# Hello Forum-ers!



## ThaRatChick (Apr 14, 2010)

My name is Asa, but my username for most sites is ThaRatChick, because rats are my usual pet of choice. I'm a teenager in the USA. I have 4 rats and a pigeon currently. At my dad's we have 2 rats, 2 dogs, a ball python, and we plan on getting 6 baby chinese mantids. We are getting them from someone on craigslist who had many more hatchlings(nymphs?) than expected. My dad is a macro photographer, mostly of insects and arachnids. You can see his site here- http://www.mplonsky.com/photo/

His photography is a great excuse for us to get mantids  

I've been reading a lot on the site, mostly the pinned topics. But i still have to learn a lot! :blink: With these little chinese mantids, should be separate them right away? I'm not sure of the age but I'll be sure to ask the breeder. We will probably get some fruit flies from petco. I think we should be able to get some type of wingless FF culture online. Do you guys have any suggestions on where to get the FFs? Or what supplies we'll need to breed them?
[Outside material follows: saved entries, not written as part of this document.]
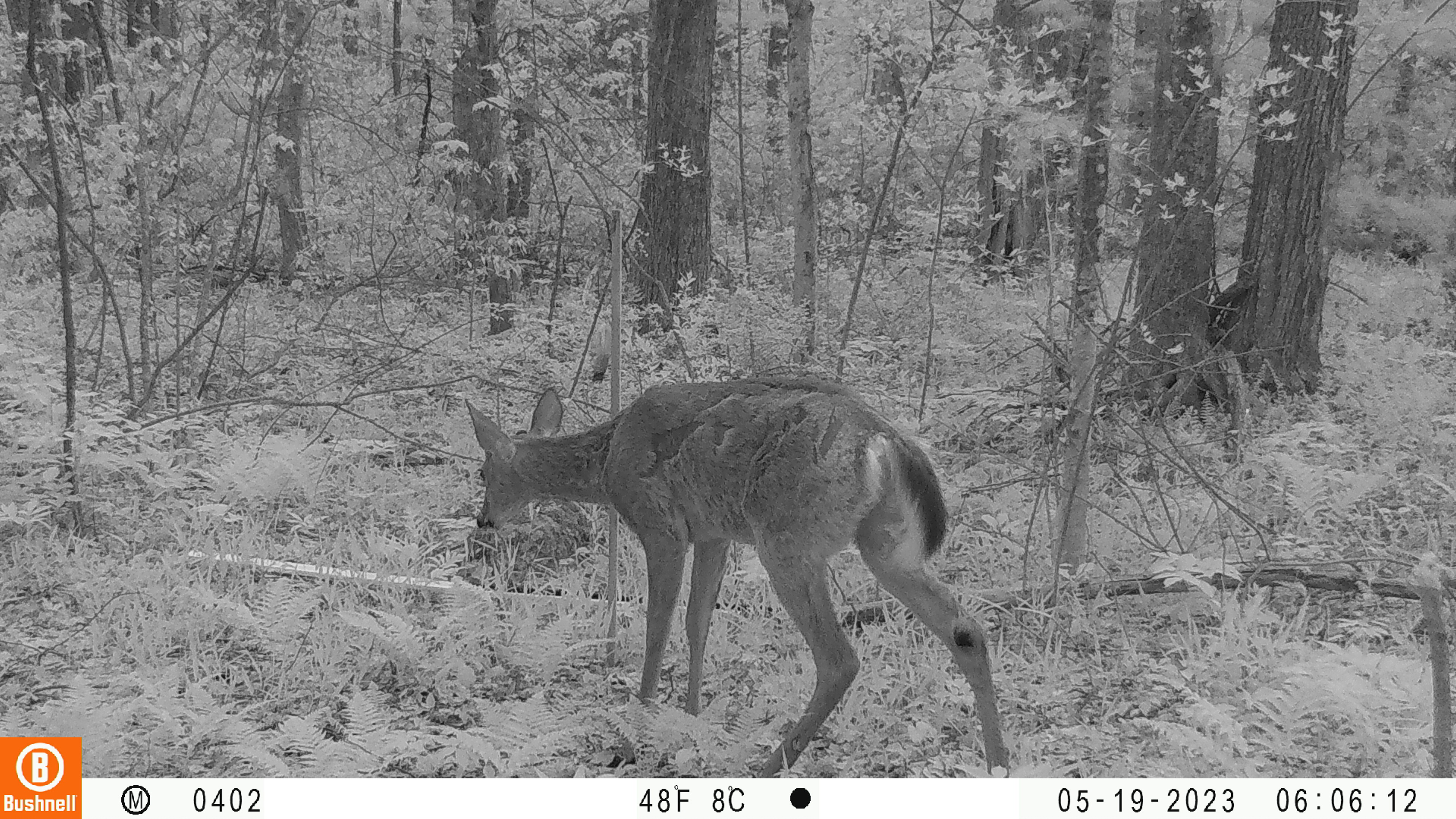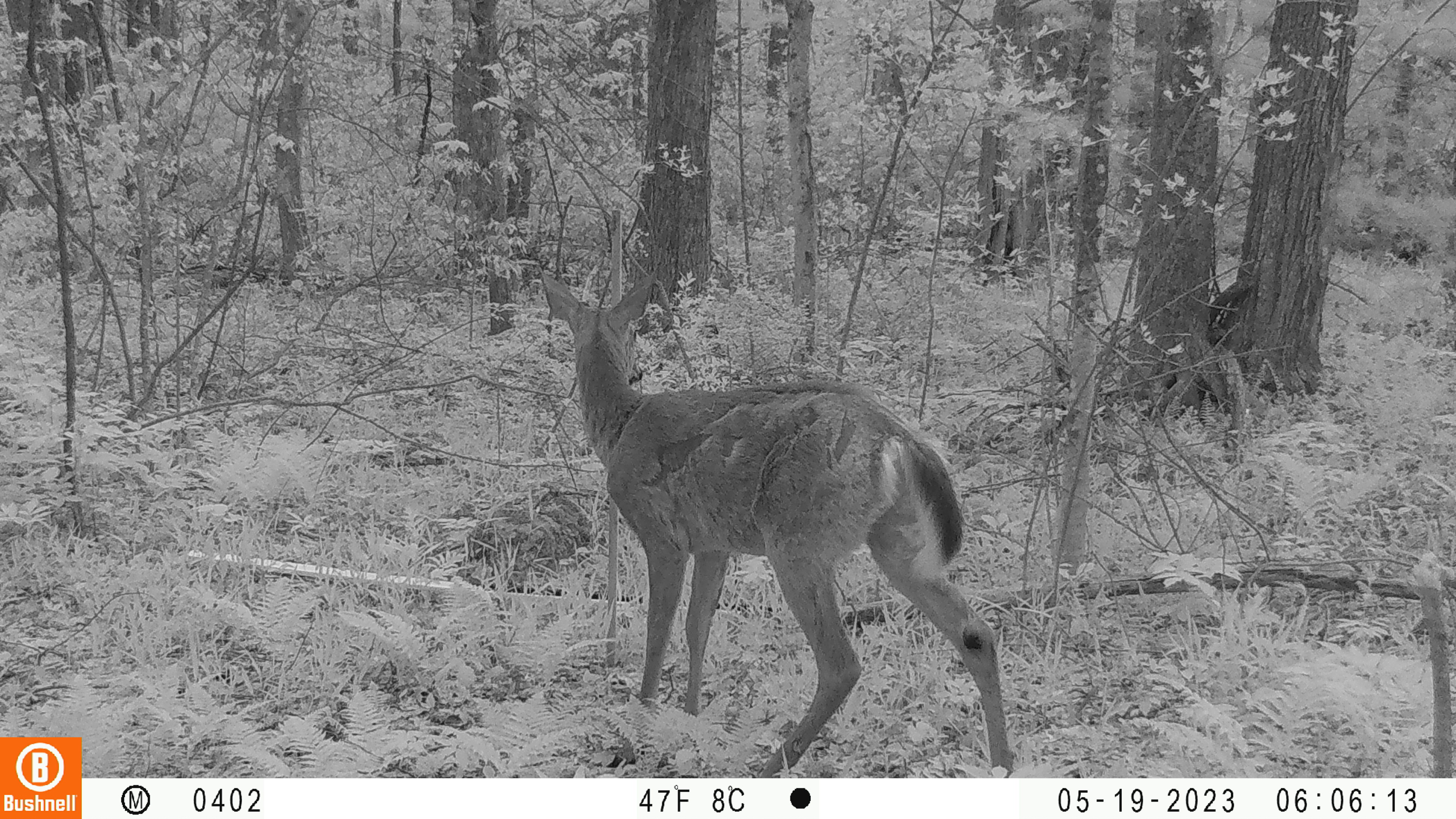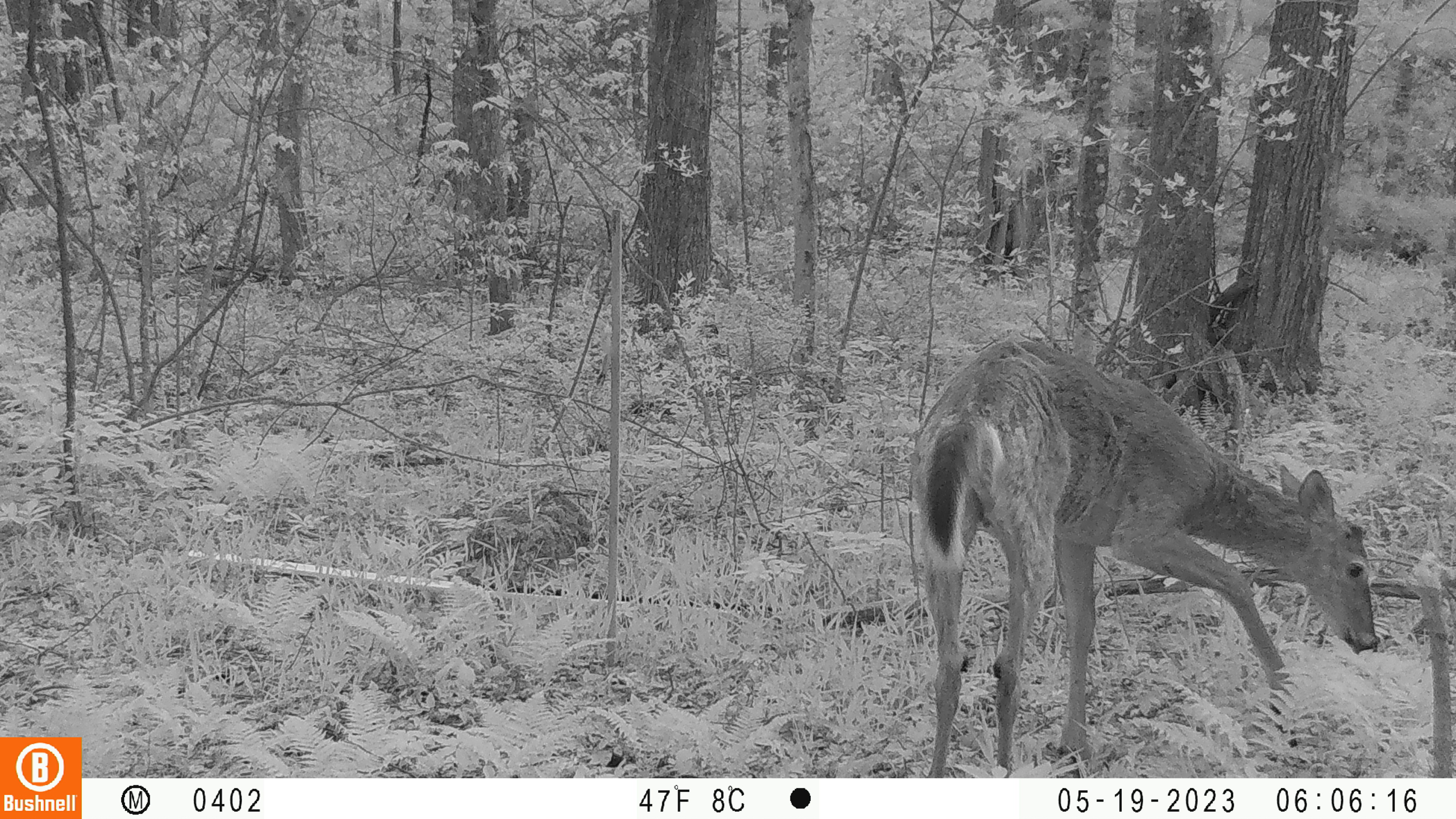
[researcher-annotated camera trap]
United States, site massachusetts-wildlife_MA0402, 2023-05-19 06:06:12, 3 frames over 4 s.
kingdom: Animalia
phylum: Chordata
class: Mammalia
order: Artiodactyla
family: Cervidae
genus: Odocoileus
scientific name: Odocoileus virginianus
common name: white-tailed deer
White-tailed deer (Odocoileus virginianus).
I'm excited to get the little guys and girls!


----------



## hibiscusmile (Apr 14, 2010)

Welcome! Your local pet shop may have them, call and make sure, or u might lose some babies while trying to find them, many on here sell fruit flies, just check out the ads. Enjoy your stay!


----------



## ThaRatChick (Apr 14, 2010)

The only pet shop we have is petco, so i figure we will buy some flightless FFs from there until we can get a shipment of a breeding kit


----------



## Rick (Apr 15, 2010)

Welcome. I've had a rat or two over the years.


----------



## ismart (Apr 15, 2010)

Welcome to the forum!  I also own a hairless rat named katelyn.


----------



## revmdn (Apr 15, 2010)

Welcome.


----------



## ZoeRipper (Apr 15, 2010)

Welcome! I'm a rat person too. I've got 3 beautiful girls (Lady, Bug, and Beauty. Beauty was my most recent rescue, and she's turning out nicely! Are you on RatShackForum or RatForum? Or Goosemoose? I'm ZoeHale on RSF and RF, Rattymama918 on GM.)


----------



## ThaRatChick (Apr 15, 2010)

I think I'm on TheRatShack and may RatForum but I'm not very active. Goosemoose is the bane of my internet existence, I'm ThaRatChick there too! Drache posted a link to here, a believe, when i posted a mantid thread on GM.

We'll be getting the mantids tomorrow around 4-5. We'll try and order the FF cultures maybe tonight? I think ill order from MantisPlace, they look pretty good!  

I'll post lots of pics, my dad probably won't even have time to photograph them (haha, the mantids are mostly for me) and i told him if he does, to be careful not to kill them with the flash! He actually was hired to take pics of soybean aphids and killed all of them eventually from the flash... :blink:


----------



## Rick (Apr 16, 2010)

The flash won't kill a mantis.


----------



## ThaRatChick (Apr 16, 2010)

I dunno, with the babies... He uses some pretty powerful stuff.

Either way, I don't think the mantids would appreciate the flash :lol:


----------